Greens seek pan-European political clout

Thirty years ago a handful of ecology-minded activists threw themselves into the European political fray and succeeded, over time, in turning what had been radical environmental demands into mainstream, conventional concerns.

Now the Greens are going against the grain again. Even as Europe flounders in its search for cohesion, and Europeans retreat further into their national identities, 32 Green parties have founded the first pan-European political party with a transnational election platform and continental reach.

The goal, says Monica Frassoni, cochairwoman of the European Parliament's Green members, is to create a genuinely European electorate for the first time. With parliamentary elections set for June, she says, "we see a space for European politics to become more autonomous from national politics."

They are pursuing this dream at a difficult time, for the Greens are less likely than any other group to win new seats from the 10 new European Union members joining in May. Though environmental problems are enormous in the post-Communist countries that make up the bulk of the new entrants, most of their citizens are more concerned with prosperity than with pollution.

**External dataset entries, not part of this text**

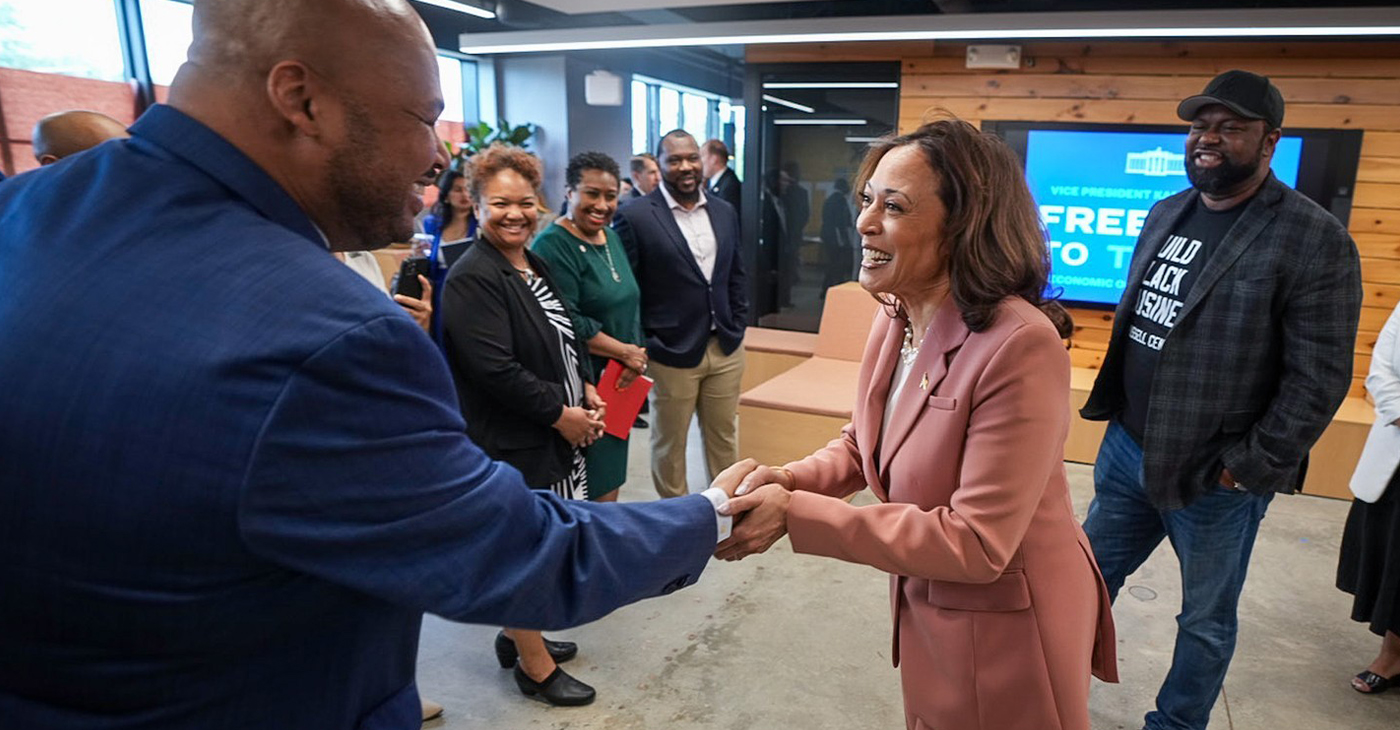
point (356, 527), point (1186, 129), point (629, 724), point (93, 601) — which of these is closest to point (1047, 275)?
point (356, 527)

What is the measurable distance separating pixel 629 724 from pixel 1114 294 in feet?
13.0

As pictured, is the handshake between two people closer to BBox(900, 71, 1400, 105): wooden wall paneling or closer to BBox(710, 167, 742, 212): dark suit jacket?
BBox(900, 71, 1400, 105): wooden wall paneling

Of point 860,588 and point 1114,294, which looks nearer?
point 860,588

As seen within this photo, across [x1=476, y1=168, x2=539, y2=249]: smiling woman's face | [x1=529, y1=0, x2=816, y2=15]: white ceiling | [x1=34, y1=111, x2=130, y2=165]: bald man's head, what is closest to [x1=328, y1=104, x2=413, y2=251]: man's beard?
Result: [x1=476, y1=168, x2=539, y2=249]: smiling woman's face

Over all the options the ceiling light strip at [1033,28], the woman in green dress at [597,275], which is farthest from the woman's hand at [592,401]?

The Greens are launching their election campaign with a psychological boost, however. In Latvia, former Environment Minister Indulis Emsis has just become the world's first Green prime minister, appointed by the president to break a political deadlock.

Nowhere else in Europe do the Greens hold such a senior post, and their support rarely rises above 10 percent in national elections. But they enjoy visibility beyond their numbers through leaders such as Daniel Cohn-Bendit, a leader of the May 1968 uprising in Paris and now probably the best-known European Parliament member, and Joschka Fischer, the German foreign minister.

Many grass-roots members appear ambivalent about whether they even want to be in government, preferring the freedom to remain true to their principles as thorns in the side of authority. The French Green party, for instance, grew bitter at being ignored as a junior partner in the last Socialist-led government.

At the conference in Rome 10 days ago where the new European party was founded, Mr. Fischer fustigated such dilettantism. "It is all well and good to be on the right side of history, but that means nothing if history follows the wrong path," he told some 1,300 delegates from 29 countries.

"Beautiful ideas are all very well, but we must fight for power; it is a challenge."

The new party is a step in that direction, Ms. Frassoni says. "We founded it because we want to win elections," she says. The question is whether European voters are ready for a continent-wide party. Recent EU opinion polls show that less than half of EU citizens now believe that their country's membership in the Union is a good thing, and turnout in European Parliament elections has fallen every time they have been held, to just 49 percent in 1999.

"Since Europe does not deliver, people have lost confidence in it," argues Frassoni. "But one of the reasons why Europe cannot get its act together and be really united is that people think in national terms.

"We have to show that Europe works, and to do that we need instruments," she adds. "A European party will be a very good instrument."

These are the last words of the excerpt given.